35 He categorizes Roberts and Lampman as baseland poets on the strength of their sonnets, citing a range of examples, though he also notes the tension in Roberts between the local settings and the wider geographic and mental spaces that surround it (98-102). Bentley does not discuss Klein’s sonnets but quotes his comparison of the sonnet to a self-contained cottage to support the argument that Klein too should be read as a baseland poet. Avison presents him with a more complicated case because the prominent role of the sonnet in her early work contradicts his efforts to categorize her as primarily a hinterland poet. He responds by criticizing her adherence to the form and limits his discussion to “Butterfly Bones,” which he reads as subverting the “fixing properties of the closed form” by playing different rhyme schemes against each other (90). The frequency of Bentley’s references to the sonnet gives it a central if not constitutive role for his entire argument, and thus for his conception of Canadian poetry.

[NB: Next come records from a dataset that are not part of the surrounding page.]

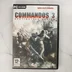 Commandos 3 Destination Berlin PC játék előlapja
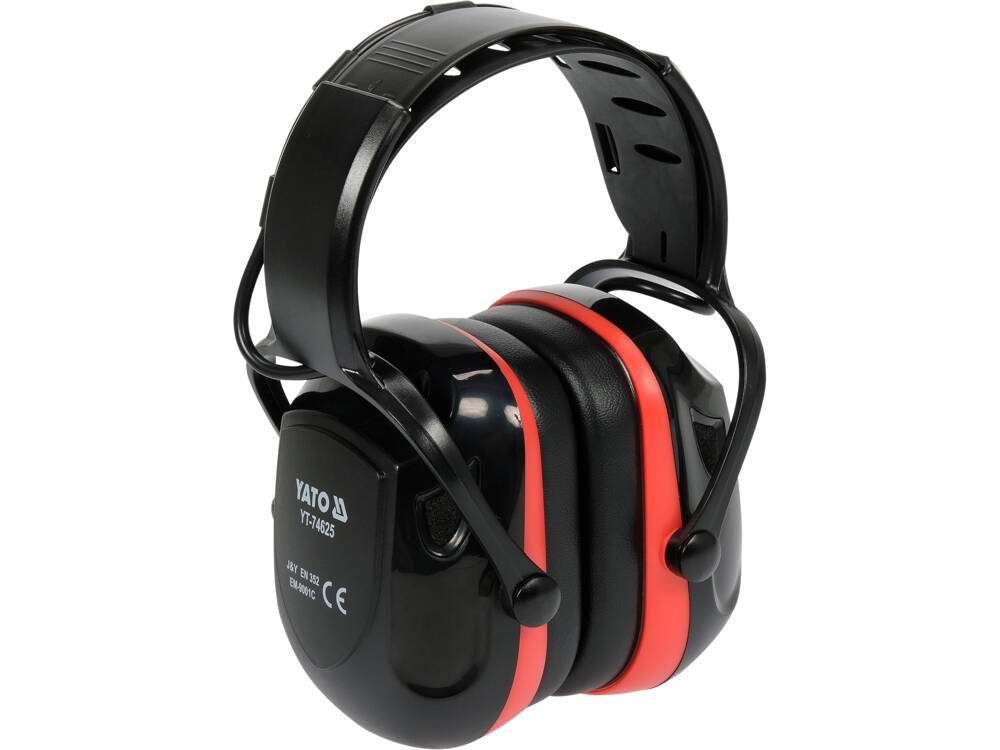 YATO SYSTEM FÜLTOKOK YT-74625 HALLÁSVÉDŐ 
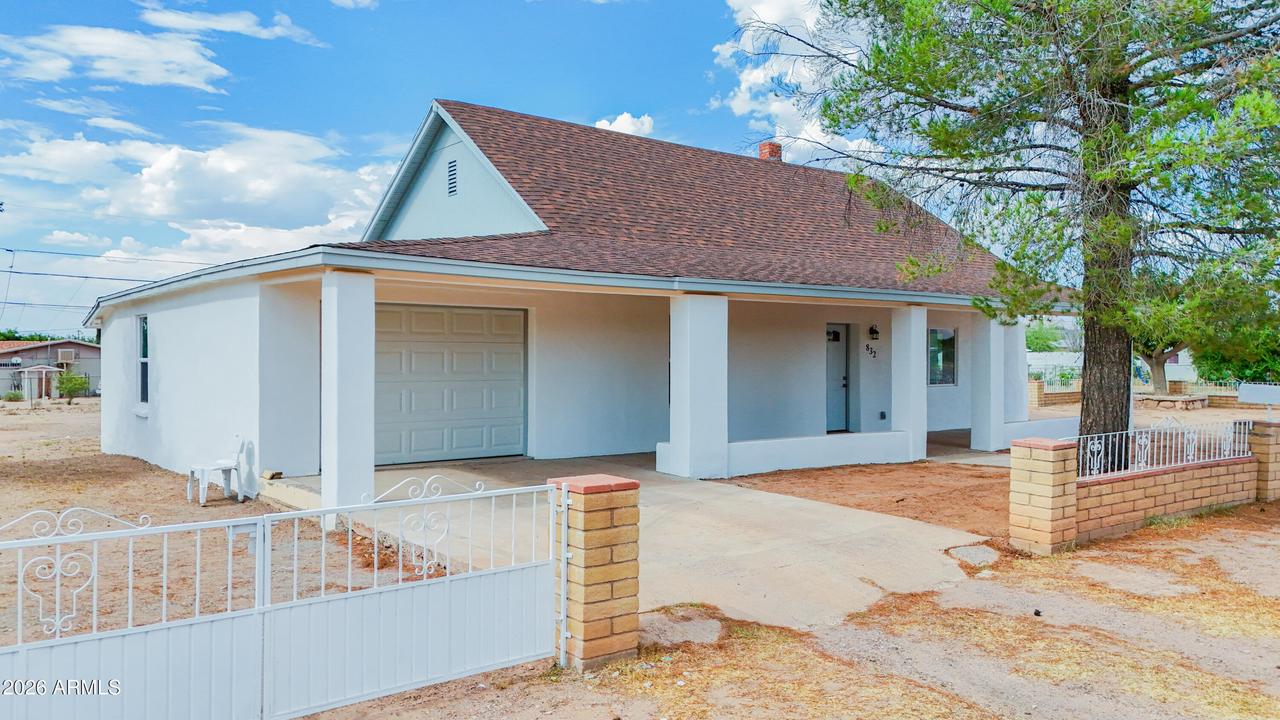 832 E 19th St., Douglas, AZ 85607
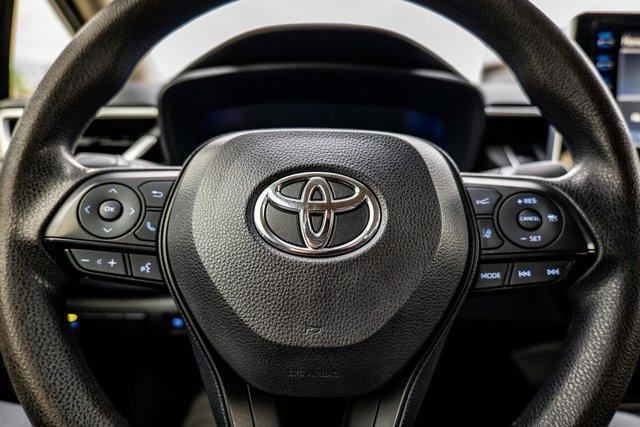 used 2020 Toyota Corolla Hybrid car, priced at $18,676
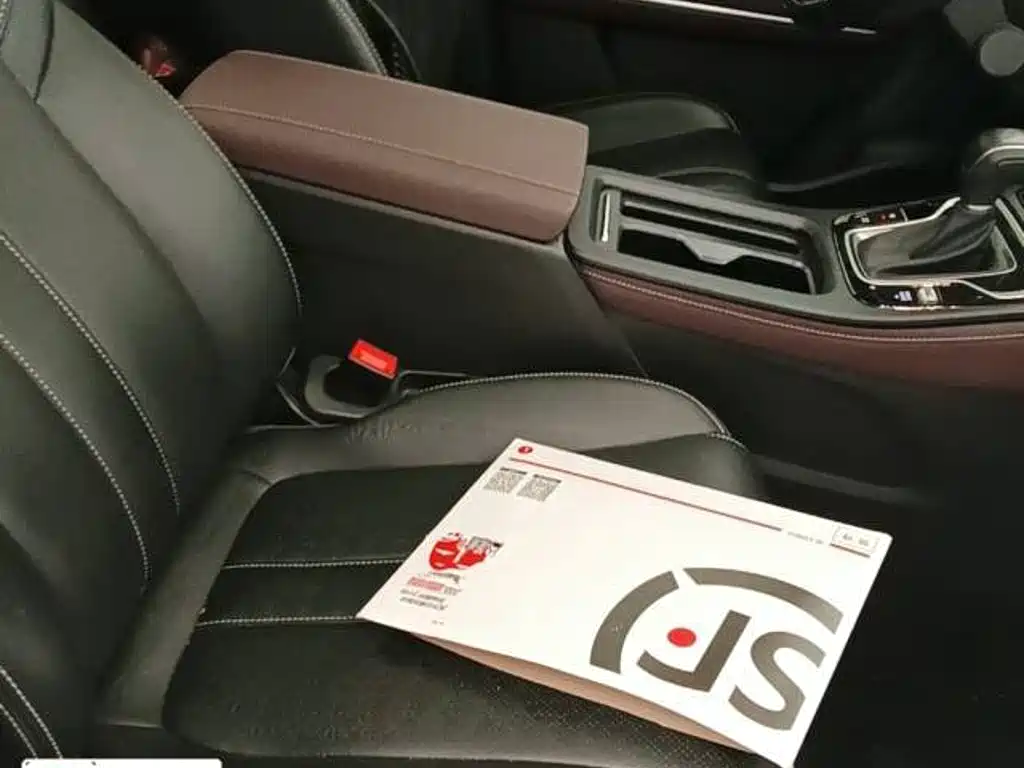 GAC Motor Trumpchi M6 — миниатюра 11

36 Bentley draws heavily on Wordsworth’s conception of the sonnet, noting, for example, that not all sonneteers are “fretless nuns and topiary gardeners” (114), and claiming that literary rules are evidence of social “discipline” (5). More explicitly than either Wordsworth or Frye, he incorporates this poetics of bounded space and discipline into a nationalist project. The “central concerns” of his book, he announces in the introduction, are “landscape and patriation . . . the bringing to the country of forms and ideas originally generated elsewhere” (1). What might suggest a transnational interest quickly turns into a national one. In times of global capitalism, Bentley argues, intellectuals should embrace a “tolerant and protective nationalism . . . rooted in local pride and responsibility” (7). These comments indicate how at the end of the twentieth century the equation of the local with the national still guided influential conceptions of Canadian literature, as did the conflation of literary and social rules. This essay has shown that the continuity of such ideas among literary theorists can be traced to the popularity of the sonnet as reconceived by the Romantics. Yet the sonnets written by the outstanding Canadian practitioners of the form question such ideas in the very act of transmitting them. Rather than retreating to the bounded space of the sonnet and the nation, these poets thrive on crossing boundaries and exploring the interplay of closed and open spaces.